For a long time Rat and the child studied one another. “I am a father, Cummings.”
“May I congratulate you, sir?” Cummings asked, and he meant it. He was not sure how the notion of fatherhood would sett
le with the Resident.
“You may, Cummings,” Rat replied. There was a softness to his voice and, if Cummings was not mistaken, a certain mistiness about his eyes. “It is no coincidence that the final installment of our little serial had much to do with fatherhood.”
“Indeed, sir?”
“Indeed, Cummings,” said Rat. “It is as if the scribe who churns out these little vignettes, doubtless aware that I had no father, was, in some poor way, attempting to illustrate the finer points of fatherhood in preparation of this eventuality.”
“Most considerate, sir.”
“The child therein was unique.”
“Should not all fathers regard their children as such, sir?”
“They should, Cummings,” Rat concurred, “yet this particular child possessed an extra dimension of uniqueness in that he was autistic.”
“Autistic, sir?”
“A mental condition, Cummings, wherein the wiring of the brain gets crossed.” Not unlike Tomichya, he remembered, whose adventure had more or less inaugurated his residency.
“Ah.”
“A mark of the condition is often the inability to speak, or to speak articulately,” said Rat.
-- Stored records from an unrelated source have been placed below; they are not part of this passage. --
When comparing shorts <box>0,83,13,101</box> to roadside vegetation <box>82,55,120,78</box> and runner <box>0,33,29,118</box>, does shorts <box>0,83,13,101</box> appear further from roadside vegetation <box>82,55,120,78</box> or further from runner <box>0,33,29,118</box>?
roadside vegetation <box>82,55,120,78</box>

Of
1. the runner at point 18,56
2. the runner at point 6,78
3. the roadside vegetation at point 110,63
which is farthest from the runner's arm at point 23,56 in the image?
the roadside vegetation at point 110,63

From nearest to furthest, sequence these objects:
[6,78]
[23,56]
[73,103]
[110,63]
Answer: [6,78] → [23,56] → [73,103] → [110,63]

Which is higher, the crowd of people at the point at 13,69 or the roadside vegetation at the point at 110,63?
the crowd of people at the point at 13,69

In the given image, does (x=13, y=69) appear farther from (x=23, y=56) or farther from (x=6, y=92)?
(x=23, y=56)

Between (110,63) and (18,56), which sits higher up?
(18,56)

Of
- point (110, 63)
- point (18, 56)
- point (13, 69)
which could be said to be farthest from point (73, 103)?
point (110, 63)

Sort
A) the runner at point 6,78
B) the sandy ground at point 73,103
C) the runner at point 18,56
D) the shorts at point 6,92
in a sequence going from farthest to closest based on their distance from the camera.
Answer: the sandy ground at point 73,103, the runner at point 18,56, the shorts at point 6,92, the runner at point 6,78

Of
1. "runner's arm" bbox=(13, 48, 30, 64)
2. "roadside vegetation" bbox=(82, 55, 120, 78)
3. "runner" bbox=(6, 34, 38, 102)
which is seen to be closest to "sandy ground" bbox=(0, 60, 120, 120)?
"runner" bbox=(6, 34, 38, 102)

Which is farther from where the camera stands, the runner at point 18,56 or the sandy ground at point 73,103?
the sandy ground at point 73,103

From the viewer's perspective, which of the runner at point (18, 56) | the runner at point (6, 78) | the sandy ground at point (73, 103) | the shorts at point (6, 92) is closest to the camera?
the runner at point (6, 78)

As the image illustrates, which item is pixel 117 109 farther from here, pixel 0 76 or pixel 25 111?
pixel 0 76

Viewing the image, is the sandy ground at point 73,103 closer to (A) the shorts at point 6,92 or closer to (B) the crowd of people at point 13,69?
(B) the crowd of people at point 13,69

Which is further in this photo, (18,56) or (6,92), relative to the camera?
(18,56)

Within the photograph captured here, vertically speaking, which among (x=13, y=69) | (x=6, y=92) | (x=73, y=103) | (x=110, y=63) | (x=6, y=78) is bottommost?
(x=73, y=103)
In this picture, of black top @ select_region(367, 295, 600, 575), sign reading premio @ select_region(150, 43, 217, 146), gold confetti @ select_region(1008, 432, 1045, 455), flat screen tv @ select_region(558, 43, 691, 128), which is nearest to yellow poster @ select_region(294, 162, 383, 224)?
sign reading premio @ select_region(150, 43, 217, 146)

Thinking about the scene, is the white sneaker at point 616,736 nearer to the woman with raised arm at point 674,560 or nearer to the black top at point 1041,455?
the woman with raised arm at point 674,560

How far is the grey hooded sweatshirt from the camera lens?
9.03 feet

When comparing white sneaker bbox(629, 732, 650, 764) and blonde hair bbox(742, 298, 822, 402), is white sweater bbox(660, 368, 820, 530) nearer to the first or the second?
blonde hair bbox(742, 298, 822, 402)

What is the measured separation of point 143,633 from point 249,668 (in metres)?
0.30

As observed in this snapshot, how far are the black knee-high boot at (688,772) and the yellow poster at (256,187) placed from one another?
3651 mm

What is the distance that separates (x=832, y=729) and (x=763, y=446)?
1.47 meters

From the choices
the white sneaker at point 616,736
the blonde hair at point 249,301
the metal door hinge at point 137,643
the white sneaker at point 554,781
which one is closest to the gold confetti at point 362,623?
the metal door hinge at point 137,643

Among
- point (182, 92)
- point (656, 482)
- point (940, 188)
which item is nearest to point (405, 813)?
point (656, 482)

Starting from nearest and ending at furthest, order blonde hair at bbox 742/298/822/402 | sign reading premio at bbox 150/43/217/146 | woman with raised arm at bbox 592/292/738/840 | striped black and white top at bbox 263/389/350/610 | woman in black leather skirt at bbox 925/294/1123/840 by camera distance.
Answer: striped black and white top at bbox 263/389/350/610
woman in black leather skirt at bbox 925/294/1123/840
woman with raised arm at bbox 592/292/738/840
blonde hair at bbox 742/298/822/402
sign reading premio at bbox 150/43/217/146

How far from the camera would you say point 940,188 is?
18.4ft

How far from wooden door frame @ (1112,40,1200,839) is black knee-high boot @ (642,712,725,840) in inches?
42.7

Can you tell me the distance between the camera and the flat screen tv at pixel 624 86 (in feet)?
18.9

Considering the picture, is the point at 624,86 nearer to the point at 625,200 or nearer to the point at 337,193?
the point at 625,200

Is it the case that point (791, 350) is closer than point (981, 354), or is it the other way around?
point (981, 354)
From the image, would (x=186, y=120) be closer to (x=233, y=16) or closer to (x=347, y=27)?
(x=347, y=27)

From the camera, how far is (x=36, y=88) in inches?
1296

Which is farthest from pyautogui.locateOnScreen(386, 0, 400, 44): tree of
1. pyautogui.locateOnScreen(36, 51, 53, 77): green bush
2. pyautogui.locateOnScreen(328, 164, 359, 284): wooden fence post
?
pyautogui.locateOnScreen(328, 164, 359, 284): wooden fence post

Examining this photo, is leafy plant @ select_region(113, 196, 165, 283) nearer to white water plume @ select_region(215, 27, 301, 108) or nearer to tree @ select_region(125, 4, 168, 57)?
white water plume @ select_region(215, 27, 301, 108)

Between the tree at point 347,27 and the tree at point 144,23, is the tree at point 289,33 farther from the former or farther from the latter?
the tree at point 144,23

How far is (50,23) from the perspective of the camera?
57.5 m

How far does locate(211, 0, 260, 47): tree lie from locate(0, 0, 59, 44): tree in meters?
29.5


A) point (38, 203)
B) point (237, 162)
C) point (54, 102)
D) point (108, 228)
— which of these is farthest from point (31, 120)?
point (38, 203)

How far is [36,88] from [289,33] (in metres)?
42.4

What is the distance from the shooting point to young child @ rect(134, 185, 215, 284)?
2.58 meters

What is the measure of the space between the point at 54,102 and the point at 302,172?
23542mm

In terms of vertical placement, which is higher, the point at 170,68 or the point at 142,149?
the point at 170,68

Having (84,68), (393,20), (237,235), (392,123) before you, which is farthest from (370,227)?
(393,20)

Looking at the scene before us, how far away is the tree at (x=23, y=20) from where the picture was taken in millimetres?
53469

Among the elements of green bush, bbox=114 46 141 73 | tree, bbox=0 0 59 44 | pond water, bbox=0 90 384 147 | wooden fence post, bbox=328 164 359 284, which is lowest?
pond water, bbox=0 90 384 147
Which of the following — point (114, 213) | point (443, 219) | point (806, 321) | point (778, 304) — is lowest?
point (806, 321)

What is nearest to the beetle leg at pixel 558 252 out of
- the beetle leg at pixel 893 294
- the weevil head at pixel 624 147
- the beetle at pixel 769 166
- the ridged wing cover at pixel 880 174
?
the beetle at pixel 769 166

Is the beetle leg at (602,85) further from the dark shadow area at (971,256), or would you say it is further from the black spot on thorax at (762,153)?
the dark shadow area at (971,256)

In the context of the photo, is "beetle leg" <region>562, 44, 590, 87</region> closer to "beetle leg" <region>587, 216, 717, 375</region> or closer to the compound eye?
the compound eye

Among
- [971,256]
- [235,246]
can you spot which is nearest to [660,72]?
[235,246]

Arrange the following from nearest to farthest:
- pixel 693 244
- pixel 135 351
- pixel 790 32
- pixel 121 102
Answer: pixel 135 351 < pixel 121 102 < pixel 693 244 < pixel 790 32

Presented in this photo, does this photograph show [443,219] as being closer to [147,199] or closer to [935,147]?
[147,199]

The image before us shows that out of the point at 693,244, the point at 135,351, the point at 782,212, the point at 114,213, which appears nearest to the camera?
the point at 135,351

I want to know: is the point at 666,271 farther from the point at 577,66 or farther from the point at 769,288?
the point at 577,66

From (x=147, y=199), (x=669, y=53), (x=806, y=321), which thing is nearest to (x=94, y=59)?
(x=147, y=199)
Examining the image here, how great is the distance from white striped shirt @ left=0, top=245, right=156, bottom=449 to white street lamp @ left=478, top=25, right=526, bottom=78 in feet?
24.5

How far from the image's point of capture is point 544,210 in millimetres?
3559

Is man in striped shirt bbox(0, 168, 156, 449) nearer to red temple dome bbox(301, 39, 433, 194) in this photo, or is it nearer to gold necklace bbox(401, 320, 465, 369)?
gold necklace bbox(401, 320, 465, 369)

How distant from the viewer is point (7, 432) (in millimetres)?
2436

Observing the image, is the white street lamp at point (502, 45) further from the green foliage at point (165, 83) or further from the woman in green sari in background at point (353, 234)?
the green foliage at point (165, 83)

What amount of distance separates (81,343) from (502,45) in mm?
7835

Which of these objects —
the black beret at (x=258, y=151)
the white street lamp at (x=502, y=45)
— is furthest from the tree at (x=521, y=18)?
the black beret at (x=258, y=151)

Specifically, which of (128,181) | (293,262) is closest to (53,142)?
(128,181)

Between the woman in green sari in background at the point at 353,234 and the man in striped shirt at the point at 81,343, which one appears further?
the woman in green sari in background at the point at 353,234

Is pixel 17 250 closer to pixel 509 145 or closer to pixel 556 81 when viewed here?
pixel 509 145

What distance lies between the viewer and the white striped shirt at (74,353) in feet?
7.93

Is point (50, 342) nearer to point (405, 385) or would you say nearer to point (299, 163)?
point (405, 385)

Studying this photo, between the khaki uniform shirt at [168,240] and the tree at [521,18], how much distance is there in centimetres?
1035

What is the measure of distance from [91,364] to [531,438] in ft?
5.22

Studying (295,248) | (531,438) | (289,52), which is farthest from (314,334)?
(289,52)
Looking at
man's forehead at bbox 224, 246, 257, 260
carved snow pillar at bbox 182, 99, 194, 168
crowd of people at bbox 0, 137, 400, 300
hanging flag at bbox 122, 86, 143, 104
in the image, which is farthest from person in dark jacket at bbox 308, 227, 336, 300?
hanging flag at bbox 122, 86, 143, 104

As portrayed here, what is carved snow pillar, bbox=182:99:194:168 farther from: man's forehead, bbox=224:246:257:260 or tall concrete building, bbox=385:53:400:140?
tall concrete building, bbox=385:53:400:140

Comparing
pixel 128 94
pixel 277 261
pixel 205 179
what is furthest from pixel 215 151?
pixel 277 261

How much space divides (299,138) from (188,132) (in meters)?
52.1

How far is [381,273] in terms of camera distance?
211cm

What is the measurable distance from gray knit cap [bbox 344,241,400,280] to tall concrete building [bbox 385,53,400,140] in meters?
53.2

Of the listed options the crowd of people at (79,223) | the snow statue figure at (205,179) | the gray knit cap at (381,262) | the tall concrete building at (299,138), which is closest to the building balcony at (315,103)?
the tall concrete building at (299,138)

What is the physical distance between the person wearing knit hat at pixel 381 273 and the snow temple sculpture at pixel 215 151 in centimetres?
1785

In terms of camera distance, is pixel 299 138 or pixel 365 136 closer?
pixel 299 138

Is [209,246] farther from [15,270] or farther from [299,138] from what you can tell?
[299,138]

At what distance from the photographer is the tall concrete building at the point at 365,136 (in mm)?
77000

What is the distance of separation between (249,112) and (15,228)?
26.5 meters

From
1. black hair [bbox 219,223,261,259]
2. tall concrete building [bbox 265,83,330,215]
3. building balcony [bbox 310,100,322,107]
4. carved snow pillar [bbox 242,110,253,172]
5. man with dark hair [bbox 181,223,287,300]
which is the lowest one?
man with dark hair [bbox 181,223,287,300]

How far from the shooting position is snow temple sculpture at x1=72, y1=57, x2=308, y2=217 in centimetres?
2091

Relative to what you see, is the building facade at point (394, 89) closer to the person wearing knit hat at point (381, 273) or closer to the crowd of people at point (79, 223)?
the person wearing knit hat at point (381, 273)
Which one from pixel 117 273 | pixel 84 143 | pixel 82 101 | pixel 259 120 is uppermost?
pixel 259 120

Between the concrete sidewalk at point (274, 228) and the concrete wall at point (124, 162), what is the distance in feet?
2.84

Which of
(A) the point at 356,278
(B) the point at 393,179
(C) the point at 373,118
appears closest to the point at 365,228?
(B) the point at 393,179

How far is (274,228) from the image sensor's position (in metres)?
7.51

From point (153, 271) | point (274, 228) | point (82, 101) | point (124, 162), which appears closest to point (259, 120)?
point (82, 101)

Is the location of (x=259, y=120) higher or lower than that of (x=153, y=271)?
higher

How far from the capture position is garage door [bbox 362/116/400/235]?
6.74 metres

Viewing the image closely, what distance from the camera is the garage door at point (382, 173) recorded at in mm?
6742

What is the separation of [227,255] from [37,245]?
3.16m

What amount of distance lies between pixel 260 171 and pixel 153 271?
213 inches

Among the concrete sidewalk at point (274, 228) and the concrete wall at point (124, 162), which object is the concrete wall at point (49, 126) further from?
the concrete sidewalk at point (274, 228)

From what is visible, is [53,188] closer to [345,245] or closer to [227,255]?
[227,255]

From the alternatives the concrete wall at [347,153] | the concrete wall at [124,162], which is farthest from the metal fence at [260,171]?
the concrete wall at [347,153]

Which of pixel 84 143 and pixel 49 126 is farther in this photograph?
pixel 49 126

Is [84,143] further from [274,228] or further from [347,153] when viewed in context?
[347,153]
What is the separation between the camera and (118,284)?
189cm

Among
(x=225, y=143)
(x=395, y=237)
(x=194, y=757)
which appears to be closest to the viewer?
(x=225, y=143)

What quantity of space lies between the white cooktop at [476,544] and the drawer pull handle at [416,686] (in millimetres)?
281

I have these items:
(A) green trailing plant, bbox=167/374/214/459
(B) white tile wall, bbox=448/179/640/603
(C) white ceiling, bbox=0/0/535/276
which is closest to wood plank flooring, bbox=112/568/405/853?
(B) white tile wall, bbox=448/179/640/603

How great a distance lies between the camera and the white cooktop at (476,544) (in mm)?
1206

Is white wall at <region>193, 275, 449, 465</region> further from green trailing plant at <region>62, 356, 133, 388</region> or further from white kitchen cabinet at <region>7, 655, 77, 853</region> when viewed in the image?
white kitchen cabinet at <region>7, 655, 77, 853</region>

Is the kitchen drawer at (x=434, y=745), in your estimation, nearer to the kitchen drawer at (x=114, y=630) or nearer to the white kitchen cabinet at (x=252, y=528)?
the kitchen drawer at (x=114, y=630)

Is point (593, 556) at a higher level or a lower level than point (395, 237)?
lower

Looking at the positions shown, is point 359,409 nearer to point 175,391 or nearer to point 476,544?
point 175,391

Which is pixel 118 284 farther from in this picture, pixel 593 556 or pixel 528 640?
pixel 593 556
He looked at the girl. “You say she hasn’t said anything?”
“No, sir.”
“Do you suppose she’s autistic?”
“I have no medical knowledge, sir. Therefore, should I advance any opinion on the subject, it would be suspect. She has a healthy appetite, at least. I would say, though, that she seems a bright enough young person. While she hasn’t spoken, she takes instruction well, such as when I would ask her to water the oleander or hand me the Digby’s Eminent Statuary Polish. She is most willing to be of service.”
“Therefore, you are doubtless wondering, how could she possibly be my daughter?”
Cummings inhaled to protest.
“Nay, Cummings. ‘tis true. Mine was not the soul of a servant, yet much has happened to remedy that shortcoming.” Now, at last, he looked at the mirror and, surveying the still life of his soul therein, smiled. “I have changed and, if I may be so bold, not for the worse.”